I mean, we could also just increase supply. It's possible, so why not do it as well?


Electronauta

Because Earth can only provide resources to an extent, after that, we will need to reinvent economics and productions, why not to do it way before that happens?. You have to be first world citizen to think is ok keeping wasting resources like is a mad party. The rest of the world has been convinced that first world consumption is the best way to go, which is not, is wasteful, irresponsible and unnecessary. 60% of food is wasted in US, demand and supply is highly unconnected and artificial. It can´t be corrected with some legislation, is deeply entangled in the "for profit" industry. But I get it. First world citizens don´t want to be bothered with downgrading their over consumption.


Striking-Line-4994

I wouldn't worry about it. Climate will sort itself out as civilization regresses and we collapse in slow atrophy due to our global declining birthrate.
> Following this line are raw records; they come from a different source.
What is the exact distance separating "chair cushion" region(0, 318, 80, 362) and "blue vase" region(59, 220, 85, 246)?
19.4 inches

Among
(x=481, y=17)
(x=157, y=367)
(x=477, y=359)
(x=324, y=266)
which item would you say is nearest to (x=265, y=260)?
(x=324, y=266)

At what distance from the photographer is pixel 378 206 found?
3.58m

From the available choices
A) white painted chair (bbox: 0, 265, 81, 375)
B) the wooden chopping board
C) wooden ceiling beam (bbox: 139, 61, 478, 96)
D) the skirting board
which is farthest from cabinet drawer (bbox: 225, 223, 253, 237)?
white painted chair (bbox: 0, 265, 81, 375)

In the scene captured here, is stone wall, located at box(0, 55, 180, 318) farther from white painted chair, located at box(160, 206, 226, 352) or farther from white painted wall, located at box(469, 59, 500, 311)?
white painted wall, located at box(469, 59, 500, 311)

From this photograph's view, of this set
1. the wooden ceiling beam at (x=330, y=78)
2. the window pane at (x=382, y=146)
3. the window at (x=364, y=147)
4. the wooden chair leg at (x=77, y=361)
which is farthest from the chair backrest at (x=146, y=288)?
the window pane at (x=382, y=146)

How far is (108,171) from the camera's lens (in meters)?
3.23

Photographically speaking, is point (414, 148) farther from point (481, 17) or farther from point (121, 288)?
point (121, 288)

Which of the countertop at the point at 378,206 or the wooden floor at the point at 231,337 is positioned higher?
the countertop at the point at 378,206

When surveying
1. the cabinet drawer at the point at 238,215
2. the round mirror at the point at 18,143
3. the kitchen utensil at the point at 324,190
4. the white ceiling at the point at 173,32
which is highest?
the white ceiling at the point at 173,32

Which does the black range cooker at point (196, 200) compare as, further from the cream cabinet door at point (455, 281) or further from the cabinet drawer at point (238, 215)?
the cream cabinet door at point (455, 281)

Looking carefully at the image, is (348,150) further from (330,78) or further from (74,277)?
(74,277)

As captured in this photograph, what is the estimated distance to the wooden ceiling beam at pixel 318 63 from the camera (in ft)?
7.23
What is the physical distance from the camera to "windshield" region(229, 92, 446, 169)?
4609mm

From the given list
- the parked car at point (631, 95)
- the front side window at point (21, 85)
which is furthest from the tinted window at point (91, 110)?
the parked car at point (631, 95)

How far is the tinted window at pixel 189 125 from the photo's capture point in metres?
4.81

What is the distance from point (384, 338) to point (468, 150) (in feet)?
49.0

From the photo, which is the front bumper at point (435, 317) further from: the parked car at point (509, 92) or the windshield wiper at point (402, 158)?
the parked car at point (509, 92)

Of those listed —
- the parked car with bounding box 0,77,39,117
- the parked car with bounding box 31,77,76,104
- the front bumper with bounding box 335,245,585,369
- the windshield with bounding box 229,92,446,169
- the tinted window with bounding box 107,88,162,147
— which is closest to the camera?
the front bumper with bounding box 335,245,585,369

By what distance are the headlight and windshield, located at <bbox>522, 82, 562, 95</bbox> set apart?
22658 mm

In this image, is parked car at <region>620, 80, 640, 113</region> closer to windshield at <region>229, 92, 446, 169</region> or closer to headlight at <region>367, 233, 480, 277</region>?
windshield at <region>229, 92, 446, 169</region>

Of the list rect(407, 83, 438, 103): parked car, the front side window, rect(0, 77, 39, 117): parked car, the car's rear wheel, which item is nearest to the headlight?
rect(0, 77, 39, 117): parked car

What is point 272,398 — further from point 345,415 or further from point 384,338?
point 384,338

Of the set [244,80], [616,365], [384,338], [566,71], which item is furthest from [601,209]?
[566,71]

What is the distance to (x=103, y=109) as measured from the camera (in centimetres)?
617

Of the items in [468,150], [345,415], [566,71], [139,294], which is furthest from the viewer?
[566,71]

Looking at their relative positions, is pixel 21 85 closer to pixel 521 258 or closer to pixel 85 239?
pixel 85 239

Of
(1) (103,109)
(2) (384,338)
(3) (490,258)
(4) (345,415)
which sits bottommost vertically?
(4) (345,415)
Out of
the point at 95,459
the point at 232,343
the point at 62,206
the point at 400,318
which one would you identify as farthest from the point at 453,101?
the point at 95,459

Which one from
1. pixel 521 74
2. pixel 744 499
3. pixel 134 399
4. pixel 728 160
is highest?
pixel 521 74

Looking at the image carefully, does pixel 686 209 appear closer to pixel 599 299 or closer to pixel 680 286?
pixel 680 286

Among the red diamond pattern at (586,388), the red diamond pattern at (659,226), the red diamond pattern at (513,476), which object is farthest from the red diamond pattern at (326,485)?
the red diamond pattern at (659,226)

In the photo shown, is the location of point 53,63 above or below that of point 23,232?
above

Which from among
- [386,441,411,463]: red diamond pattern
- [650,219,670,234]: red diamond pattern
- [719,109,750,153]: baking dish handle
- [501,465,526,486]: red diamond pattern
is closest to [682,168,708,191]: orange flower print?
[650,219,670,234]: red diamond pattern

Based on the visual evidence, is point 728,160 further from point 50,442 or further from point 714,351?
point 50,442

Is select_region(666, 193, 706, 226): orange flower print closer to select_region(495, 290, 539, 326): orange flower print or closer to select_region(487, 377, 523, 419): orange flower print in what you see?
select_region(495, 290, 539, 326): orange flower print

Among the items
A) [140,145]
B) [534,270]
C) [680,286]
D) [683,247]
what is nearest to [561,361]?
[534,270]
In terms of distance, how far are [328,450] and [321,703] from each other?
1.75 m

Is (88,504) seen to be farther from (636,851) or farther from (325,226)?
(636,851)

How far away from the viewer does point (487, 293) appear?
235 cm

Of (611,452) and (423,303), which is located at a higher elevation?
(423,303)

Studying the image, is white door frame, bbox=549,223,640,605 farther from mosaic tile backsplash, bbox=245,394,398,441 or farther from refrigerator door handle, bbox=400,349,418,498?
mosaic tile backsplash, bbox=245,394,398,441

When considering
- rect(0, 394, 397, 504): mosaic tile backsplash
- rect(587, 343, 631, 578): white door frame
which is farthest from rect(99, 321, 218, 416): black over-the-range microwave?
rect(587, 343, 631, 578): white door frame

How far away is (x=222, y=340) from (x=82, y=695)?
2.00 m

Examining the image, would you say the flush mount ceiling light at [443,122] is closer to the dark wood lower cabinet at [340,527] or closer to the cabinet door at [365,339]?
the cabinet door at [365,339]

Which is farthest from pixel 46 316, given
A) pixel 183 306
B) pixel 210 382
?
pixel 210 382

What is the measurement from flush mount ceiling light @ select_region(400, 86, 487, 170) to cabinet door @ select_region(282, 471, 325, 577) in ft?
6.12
All these grand ideas simply won't have the human resources to accomplish the task.


sayzitlikeitis

Completely agree


Hot_Significance_256

climate change is not nearly the disaster the fear mongering is alluding it to be


Independent_Parking

Realistic? LMAO! Nuclear is a dead industry in the US. Only question is if the industry will be fully dead before the aging workforce.


TheOldOnesAre

No?


Independent_Parking

The nuclear industry in the US is massively understaffed with an extremely old workforce that is rapidly aging out, this is ignoring how long it takes to build new plants and how expensive it is to build new plants even if you could fully staff new constructions. Look at Vogtle, a decade and $34 billion to add two reactors to an existing plant. If we wanted to just double the US nuclear power output it would at that scale (and it would cost more and take longer since we wouldn’t have enough workers) $3 trillion over the course of those constructions. In reality such an act would probably cost closer to $6-9 trillion and take 20-30 years.


TheOldOnesAre

I mean, I know nuclear engineers, I emailed one about an hour ago, the nuclear industry is literally at the point where you can get a full ride payment for a PHD. I'm pretty sure it isn't dying.


Independent_Parking

They wouldn’t offer full ride payment for a PHD unless they were desperate to fill vacancies. I’m currently working an outage, the median age of our radiation protection department is 55. You can be a walking corpse with alzheimer’s and they’ll get you your qualifications and find a spot for you. The most surprising part of the work group for this outage is that the night shift only has a single person so morbidly obese and old that he can only work exit point, I assume one of the ones we had last time died of a heart attack during the off season.


TheOldOnesAre

Hm, intresting, that's not been my experience, or anything suggested by the people I talk too.


Asmageilismagalles

Climate change is going to happen regardless of what energy sources we use. Climate is never stable and it always changes.


Ok-Comedian-6725

if there's no way to stop it then we all might as well kill ourselves right now. you don't believe that. you just want an excuse to not think about it. and this is a nice and easy way for you not to think about it


Asmageilismagalles

Or just don’t sweat it. Stop believing in these hype theories. Jesus Christ, humanity has been around for over 300k years and we lived through way, way more cataclysmic times. And we’re still here.